I glared down at him. “You know, a simple thank you would suffice.”
“I’m still stuck in a pit, in case you haven’t noticed.”
“Will you two stop your arguing?” Shadow said from somewhere nearby.
She was right. We didn’t have time for this. I grabbed the heavy grate with my gloved hands and used every bit of muscle I possessed to shift it over. I didn’t need to move it far. I just needed to move it enough to make space for Penn to wriggle out. I grunted, my muscles straining with the effort.
“She must be here to rescue him,” one of the guards yelled, his fire magic appearing, a ball of light now bobbing closer.
“Oh, shit,” Penn said. “Hurry.”
“I’m going as fast as I can,” I grunted as I heaved the grate, arms and legs now shaking.
I dropped to my stomach and lowered my hand down. “Grab my hand,” I said, hoping I’d be able to pull him up. “I don’t know if I’m strong enough, Penn.”
He gripped my hand. “Lower your other one.”
I did as he said, and he grabbed that hand as well, then I pulled with all my might, but Penn must’ve had other plans because I heard his feet digging into the dirt.
He was using his feet to walk his way up the wall while holding onto my hands as leverage. I dug my own feet into the dirt, straining with my entire body to stay in place.
“Almost there,” he said, and within seconds I felt the heat of his breath on my face. He let go of my hands one at a time as he gripped the edge of the sand pit and hopped out.
The firelight, now joined by four other lights, was getting closer. Penn and I ran to Shadow’s pit as other prisoners started catching wind of what was happening, shouting for us to release them as well.
We got Shadow out in seconds.
“Fuck, fuck, fuck,” Penn said in the dark beside me. “I have no idea how we’re going to escape. My plan didn’t include the entire guard knowing we’d gotten out.”

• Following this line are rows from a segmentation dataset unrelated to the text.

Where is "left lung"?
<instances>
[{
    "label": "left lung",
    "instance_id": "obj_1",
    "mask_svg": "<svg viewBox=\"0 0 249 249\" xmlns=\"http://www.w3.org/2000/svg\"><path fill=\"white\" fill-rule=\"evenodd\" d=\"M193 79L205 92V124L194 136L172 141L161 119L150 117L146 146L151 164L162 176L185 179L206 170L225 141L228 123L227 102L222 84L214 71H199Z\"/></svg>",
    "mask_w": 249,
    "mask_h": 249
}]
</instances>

That part might have been my fault.
“Let me out,” a prisoner shouted from the pit next to us. “I’m ready to gut those guards for what they’ve done to me. Twenty years here for a crime I didn’t even commit.”
“That’s it,” I said and turned to Penn. “We have to let the other prisoners out. Create a distraction.”
“That might actually work,” Shadow said.
We wasted no time, all of us springing into action. We let out a prisoner just as the guards got closer, their fire magic illuminating the dingy space. I didn’t have time to look at Penn, to notice my surroundings. We needed to release more prisoners. Shadow and the prisoner faced off against the guards as Penn and I worked to move more grates, pull out more prisoners from the pits, who joined in fighting the guards. Soon, more guards arrived, more prisoners released. The cavern erupted into chaos, blood spilling and spattering, screams wrenching the air, fire flying everywhere. Shadow slipped from the amassing crowd.
“This is our chance to escape,” she said to me and Penn, who stood by my side.
“But how?” I asked. “We can’t exactly just waltz out the front door.”
“There’s another way,” Penn said, nodding toward a darkened corner, a big grate placed into the wall.
I didn’t like the looks of that, but we also didn’t have a choice, all thanks to me and my terrible planning.
I nodded. “Then let’s get the fiery hells out of here.”
Chapter Thirty
We ran toward the grate, all of us pulling on it until it came free. An awful stench floated from it, and I nearly gagged, bile rising up in my stomach.
“Oh, spirits below. What is in here?”
“Sewage,” Penn said, once again in the dark as we got further away from all the fire magic.